====== Entries supplied
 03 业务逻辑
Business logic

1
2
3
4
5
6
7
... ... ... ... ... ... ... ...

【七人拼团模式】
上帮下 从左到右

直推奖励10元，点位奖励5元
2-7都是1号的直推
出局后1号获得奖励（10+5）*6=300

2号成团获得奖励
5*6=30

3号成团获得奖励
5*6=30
============
**Goal of the exercise:** What's needed is every line of the listing, transcribed word for word.

**Written reply:**
 03 业务逻辑
Business logic

1
2
3
4
5
6
7
... ... ... ... ... ... ... ...

【七人拼团模式】
上帮下 从左到右

直推奖励10元，点位奖励5元
2-7都是1号的直推
出局后1号获得奖励（10+5）*6=300

2号成团获得奖励
5*6=30

3号成团获得奖励
5*6=30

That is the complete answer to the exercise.